▶ RECORD SET:
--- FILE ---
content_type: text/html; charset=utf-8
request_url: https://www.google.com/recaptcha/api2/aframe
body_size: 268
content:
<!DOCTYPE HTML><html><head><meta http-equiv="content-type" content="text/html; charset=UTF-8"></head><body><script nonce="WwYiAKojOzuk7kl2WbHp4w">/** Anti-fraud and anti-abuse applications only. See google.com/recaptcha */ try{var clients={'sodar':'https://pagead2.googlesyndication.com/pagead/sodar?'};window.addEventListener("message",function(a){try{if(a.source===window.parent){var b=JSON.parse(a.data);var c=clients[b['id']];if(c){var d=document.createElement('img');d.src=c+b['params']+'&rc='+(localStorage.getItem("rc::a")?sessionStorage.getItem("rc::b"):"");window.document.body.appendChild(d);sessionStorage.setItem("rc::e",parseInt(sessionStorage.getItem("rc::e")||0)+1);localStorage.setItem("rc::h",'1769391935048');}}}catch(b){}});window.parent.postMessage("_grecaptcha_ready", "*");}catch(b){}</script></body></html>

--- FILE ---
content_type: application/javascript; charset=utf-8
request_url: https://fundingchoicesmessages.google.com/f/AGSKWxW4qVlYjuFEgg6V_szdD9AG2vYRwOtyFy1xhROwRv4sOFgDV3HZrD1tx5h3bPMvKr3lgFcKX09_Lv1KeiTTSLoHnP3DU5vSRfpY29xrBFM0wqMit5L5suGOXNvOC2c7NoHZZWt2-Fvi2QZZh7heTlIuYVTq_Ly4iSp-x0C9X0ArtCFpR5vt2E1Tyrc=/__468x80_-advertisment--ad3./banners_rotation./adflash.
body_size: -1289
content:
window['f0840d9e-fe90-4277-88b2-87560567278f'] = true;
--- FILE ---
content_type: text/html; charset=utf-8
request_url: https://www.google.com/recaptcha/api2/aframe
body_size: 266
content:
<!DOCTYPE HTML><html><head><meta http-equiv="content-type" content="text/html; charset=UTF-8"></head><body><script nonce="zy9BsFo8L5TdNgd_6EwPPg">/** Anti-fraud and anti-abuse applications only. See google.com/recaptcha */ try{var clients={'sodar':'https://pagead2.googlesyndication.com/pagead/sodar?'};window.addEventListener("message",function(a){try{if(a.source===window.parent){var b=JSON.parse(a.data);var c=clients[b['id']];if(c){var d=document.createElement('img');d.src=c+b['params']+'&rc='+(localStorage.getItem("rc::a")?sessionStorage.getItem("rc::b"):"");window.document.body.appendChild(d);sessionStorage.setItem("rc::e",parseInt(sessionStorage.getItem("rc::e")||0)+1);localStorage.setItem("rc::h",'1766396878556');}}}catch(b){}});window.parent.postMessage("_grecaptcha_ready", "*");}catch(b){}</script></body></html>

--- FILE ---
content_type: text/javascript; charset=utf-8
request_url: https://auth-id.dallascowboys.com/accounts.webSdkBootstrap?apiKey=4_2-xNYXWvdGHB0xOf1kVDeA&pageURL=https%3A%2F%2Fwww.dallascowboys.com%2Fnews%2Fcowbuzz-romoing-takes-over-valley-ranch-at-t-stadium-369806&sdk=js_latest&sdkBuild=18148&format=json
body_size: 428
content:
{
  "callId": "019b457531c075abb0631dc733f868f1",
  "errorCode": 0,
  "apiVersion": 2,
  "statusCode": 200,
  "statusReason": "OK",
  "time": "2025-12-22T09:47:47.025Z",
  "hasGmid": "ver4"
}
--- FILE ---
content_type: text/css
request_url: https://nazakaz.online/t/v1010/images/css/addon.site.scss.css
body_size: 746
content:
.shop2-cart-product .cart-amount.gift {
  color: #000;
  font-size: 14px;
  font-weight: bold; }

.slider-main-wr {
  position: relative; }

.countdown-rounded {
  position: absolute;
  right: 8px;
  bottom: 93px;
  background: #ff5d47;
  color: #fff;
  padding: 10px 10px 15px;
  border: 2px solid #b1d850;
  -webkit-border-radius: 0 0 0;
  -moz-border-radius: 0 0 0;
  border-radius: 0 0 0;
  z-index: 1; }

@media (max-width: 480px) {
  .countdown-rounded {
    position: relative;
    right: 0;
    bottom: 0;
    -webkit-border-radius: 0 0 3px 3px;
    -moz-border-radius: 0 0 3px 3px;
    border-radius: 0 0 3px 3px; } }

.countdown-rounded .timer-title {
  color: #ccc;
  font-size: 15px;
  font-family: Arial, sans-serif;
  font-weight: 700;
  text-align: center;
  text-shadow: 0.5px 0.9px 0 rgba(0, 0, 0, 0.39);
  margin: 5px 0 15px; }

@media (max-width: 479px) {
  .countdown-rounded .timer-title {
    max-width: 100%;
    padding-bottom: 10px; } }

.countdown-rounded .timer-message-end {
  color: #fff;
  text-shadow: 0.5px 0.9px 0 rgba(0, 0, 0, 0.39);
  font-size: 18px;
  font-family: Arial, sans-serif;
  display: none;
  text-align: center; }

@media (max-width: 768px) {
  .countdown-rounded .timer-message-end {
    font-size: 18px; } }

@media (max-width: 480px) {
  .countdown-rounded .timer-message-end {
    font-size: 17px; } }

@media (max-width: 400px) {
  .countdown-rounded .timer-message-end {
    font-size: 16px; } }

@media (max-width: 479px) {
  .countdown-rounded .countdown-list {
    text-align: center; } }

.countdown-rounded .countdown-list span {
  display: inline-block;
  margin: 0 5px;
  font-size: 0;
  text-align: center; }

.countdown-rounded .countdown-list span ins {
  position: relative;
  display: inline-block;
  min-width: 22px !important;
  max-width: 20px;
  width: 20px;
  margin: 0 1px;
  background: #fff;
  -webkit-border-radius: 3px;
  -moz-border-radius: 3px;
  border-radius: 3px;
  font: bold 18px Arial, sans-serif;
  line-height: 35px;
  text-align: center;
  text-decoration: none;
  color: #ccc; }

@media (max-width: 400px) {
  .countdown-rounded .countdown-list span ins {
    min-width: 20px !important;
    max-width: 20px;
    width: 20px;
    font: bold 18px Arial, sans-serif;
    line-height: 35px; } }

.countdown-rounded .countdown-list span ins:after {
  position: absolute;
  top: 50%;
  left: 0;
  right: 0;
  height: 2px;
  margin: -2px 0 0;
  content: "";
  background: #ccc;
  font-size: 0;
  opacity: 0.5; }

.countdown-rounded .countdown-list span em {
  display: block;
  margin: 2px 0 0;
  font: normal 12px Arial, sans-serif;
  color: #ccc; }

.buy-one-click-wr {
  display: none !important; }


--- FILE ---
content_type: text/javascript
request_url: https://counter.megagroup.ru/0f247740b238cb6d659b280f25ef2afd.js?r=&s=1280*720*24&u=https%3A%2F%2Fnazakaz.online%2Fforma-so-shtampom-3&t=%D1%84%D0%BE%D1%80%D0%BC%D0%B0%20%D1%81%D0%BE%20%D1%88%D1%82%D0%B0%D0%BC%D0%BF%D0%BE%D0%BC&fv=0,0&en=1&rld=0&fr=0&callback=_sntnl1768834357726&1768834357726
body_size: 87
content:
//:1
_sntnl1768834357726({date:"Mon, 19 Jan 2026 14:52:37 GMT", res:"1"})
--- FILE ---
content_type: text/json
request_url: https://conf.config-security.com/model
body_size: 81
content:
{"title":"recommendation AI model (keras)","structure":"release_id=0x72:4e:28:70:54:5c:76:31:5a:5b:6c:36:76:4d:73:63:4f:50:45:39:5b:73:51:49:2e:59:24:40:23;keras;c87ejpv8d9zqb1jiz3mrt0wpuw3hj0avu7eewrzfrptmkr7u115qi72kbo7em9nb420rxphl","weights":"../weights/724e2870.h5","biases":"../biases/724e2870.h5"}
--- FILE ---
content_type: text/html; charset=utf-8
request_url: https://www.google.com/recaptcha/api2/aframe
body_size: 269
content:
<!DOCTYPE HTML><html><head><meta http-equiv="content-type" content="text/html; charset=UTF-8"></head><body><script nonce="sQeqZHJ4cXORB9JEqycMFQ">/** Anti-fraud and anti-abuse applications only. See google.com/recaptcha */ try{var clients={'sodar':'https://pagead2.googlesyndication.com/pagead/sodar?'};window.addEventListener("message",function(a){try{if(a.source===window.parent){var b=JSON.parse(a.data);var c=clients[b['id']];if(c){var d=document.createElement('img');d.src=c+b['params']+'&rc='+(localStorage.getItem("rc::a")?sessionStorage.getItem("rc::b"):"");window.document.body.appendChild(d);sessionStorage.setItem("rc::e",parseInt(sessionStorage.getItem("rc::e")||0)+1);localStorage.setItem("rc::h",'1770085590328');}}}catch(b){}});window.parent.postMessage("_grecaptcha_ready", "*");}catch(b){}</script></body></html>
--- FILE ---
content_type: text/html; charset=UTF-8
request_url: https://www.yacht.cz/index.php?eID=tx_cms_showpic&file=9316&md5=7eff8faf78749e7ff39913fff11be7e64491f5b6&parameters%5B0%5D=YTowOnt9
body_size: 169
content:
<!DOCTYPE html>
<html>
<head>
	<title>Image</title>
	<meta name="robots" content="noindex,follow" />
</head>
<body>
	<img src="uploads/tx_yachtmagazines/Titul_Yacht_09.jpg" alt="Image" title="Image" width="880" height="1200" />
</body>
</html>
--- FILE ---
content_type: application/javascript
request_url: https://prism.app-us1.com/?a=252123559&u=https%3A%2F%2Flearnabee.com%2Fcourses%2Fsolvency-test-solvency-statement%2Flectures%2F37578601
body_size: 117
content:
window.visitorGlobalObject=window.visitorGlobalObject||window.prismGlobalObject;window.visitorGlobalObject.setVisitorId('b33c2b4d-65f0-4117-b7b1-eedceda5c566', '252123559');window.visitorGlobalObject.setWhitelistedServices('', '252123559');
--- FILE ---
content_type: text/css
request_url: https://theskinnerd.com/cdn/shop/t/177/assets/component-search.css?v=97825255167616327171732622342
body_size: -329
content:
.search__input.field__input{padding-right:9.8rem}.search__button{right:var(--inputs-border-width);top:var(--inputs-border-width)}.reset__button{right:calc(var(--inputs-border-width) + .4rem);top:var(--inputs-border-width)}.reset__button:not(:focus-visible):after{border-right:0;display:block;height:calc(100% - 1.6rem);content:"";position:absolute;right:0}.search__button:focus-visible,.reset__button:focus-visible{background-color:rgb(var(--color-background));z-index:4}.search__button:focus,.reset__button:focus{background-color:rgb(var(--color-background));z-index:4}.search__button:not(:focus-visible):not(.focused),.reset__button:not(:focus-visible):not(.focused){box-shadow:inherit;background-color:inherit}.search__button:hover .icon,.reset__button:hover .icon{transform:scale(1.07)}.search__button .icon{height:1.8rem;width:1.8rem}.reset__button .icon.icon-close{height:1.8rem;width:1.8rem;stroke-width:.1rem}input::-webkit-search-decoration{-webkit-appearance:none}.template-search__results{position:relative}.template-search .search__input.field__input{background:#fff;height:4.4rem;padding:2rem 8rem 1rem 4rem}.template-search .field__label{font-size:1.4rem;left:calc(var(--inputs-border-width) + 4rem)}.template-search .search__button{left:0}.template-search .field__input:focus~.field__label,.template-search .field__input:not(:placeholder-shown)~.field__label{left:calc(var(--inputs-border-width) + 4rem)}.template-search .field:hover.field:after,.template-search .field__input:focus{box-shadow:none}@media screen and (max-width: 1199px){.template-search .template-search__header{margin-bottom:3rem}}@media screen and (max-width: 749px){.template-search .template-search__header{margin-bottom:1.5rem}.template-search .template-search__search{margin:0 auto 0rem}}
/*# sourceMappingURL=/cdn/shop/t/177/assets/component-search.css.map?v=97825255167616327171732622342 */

▶ DIRECTIONS: If a line in the data above includes the string "Arial", copy it.

▶ EXERCISE SOLUTION:
  font-family: Arial, sans-serif;
  font-family: Arial, sans-serif;
  font: bold 18px Arial, sans-serif;
    font: bold 18px Arial, sans-serif;
  font: normal 12px Arial, sans-serif;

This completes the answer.